Most policies that cover third party claims require the insured to provide the insurance company with notice “as soon as practicable” after either an occurrence which may result in a claim (for occurrence-based policies), or after a claim (for a claims-made policy). Note that occurrence policies require notice of occurrences which “may” result in a claim; even if the third party never actually files a lawsuit or demands any money. For claims-made policies, a “claim” may include much more than an actual lawsuit. A simple letter demanding monetary compensation can constitute a “claim” triggering the notice requirement.
Failure to provide timely notice can potentially hinder the defense of the claim, and in some cases, the insurer may deny coverage due to late notice. Therefore, the “better safe than sorry” approach is often (but not always) the best advice. In other words, clients will often be advised to provide notice to the insurance company even if they are not sure that there is coverage.
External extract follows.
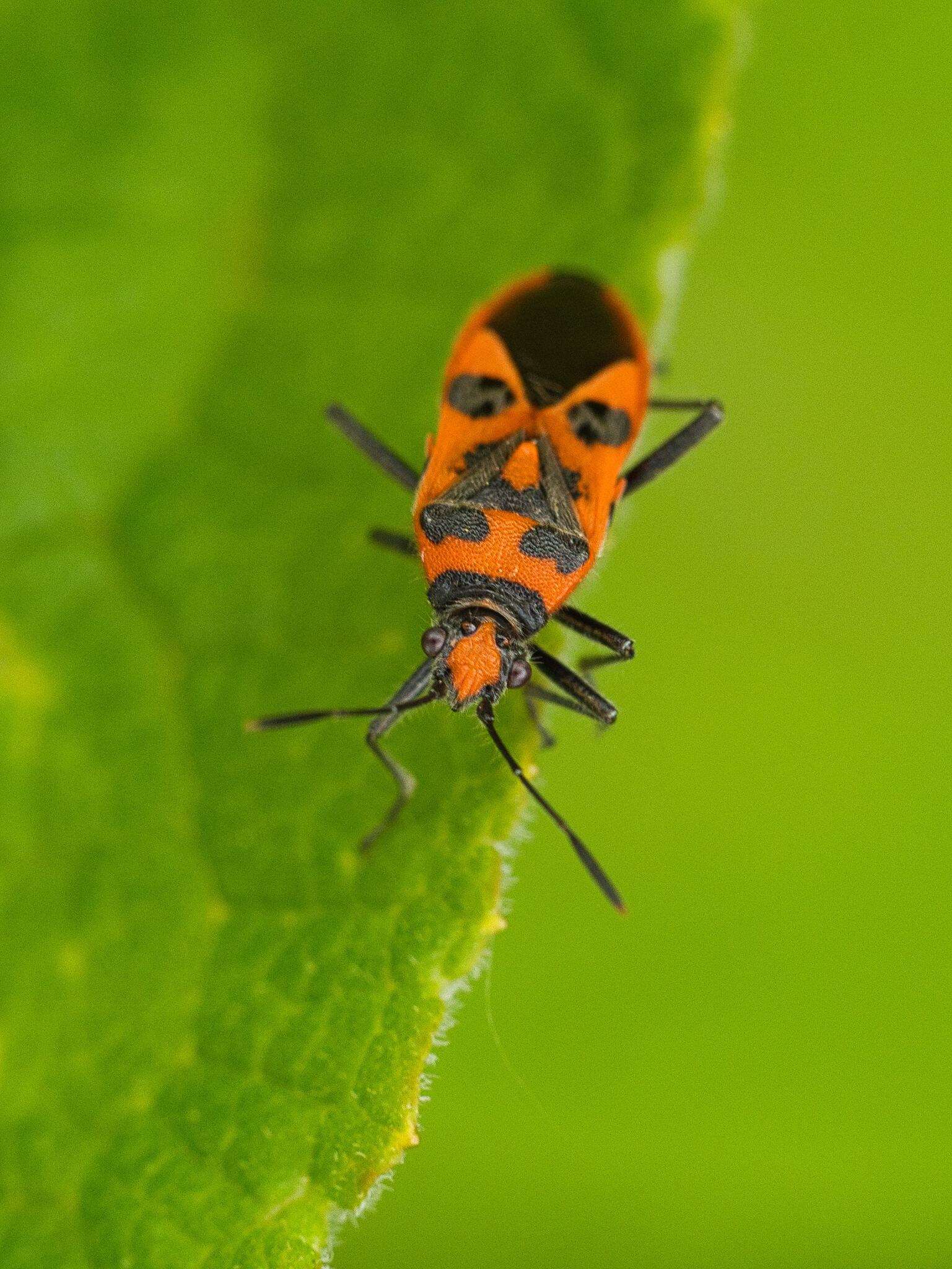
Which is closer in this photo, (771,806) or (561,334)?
(561,334)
But the decision is not always that simple, and a careful analysis of policies is in order before sending notice. For one thing, an insurer might not only respond with a denial, but with a threat to file a preemptive “declaratory” lawsuit seeking a court ruling that there is no obligation to defend or cover the claim. The insured should therefore evaluate the basis for coverage before providing notice.
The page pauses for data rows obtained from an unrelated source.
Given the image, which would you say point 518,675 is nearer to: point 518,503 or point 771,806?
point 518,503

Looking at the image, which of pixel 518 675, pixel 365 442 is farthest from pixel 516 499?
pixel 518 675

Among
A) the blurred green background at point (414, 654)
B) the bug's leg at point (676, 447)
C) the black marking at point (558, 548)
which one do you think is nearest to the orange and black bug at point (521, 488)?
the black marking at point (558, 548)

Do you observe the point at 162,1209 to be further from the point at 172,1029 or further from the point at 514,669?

Further, claims-made policies often allow an insured to give “notice of circumstances” that may reasonably be expected give rise to a claim that may be asserted after the policy period. Such provisions allow coverage when an act occurs within the policy period, but no claim is asserted until after the policy ends. Whether or not an insured can and should take advantage of such a provision requires careful analysis.
Finally, policies usually specific exactly how and to whom notice should be given. It is important to follow such guidelines.